En partant de Rustrel, nous faisons du stop sur une ligne droite à 90 km/h, ce qui n'est jamais vraiment agréable. Mais rapidement, un taxi s'arrête, Pierre-Elie court lui dire que nous n'avions pas vu que c'était un taxi, mais Marcel, lui, avait bien l'intention de nous prendre ! Nous expérimentons alors pour la première fois le taxi-stop ! A 74 ans, Marcel travaille toujours car il adore son métier ! Rencontrer des gens et conduire sont ses deux passions, il connaît ainsi l'histoire de chaque personne et cela revient pour lui à conduire des amis. Il prévoit toutefois de s'arrêter prochainement pour faire un tour de France en autogire (ULM) ! Une dernière voiture nous prend en stop ce jour là, avec un couple et un chien qui rentrent de randonnée. Ils sont décontractés et nous rigolons beaucoup car pour arrêter la cigarette, l'homme fume des feuilles de framboisiers ! Nous refaisons le monde ensemble : moins de travail et plus d'épanouissement, voilà notre programme !
Le couple nous pose juste devant le portail de Marie-Alix et nous sommes pile à l'heure pour dîner. Nous nous racontons nos rencontres respectives de la journée et philosophons encore longtemps. Marie-Alix nous raconte :
"Je n'arrivais pas à pardonner mes parents pour ce qu'ils m'ont fait et pourtant j'ai essayé longtemps. Un jour j'ai découvert grâce à une amie le "Notre père" chez les protestant : "part-donne nous nos pêchés comme nous part-donnons à ceux qui nous ont offensé". J'ai alors eu un déclic, j'ai pu leur rendre leur part de responsabilité des horreurs qu'ils m'avaient fait, et ce n'était pas de la faute de la petite fille que j'étais"
Ce soir-là nous décidons également que nous n'irons finalement pas vers le Gard, la Corse nous appelle et nous n'avons pas encore découvert tout le sud-est : nous prendrons donc la direction de Nice en passant par Digne-les-bains pour découvrir une nouvelle route.
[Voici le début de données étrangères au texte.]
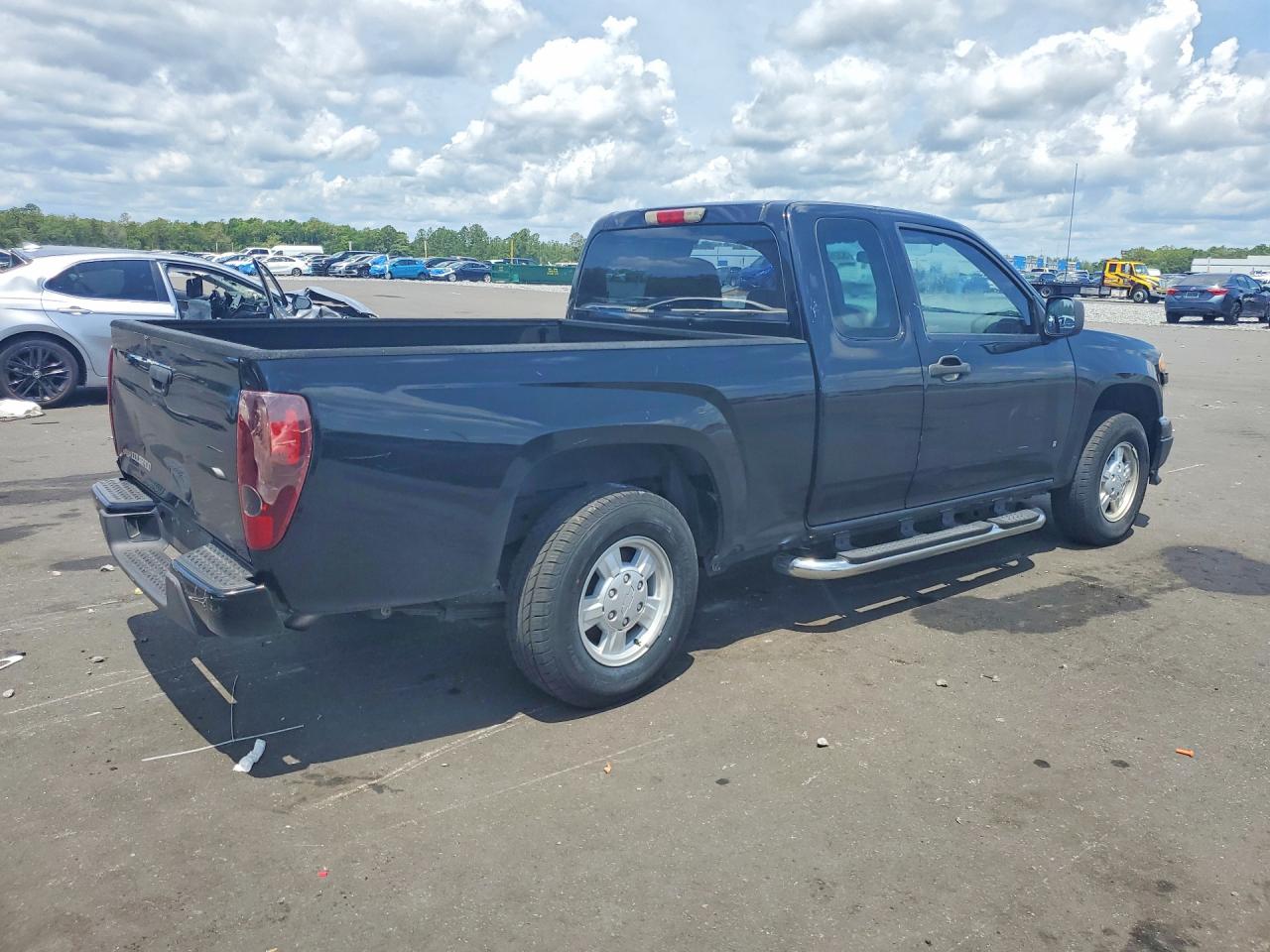 2006 Chevrolet Colorado Черный vin: 1GCCS198368259629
Marie-Alix offre un tee-shirt à Anouk et un bracelet à chacun, nous lui offrons une de nos aquarelles avec un petit mot et une belle écorce d'arbre des gorges du Verdon. Ces adieux sont touchants et émouvants, nous nous sentons liés profondément alors que nous nous sommes pourtant rencontrés seulement 48 heures auparavant ! Ce voyage dénué d'échange monétaire nous rapproche considérablement des gens que nous croisons sur notre route, avec qui nous créons des relations profondes et uniques.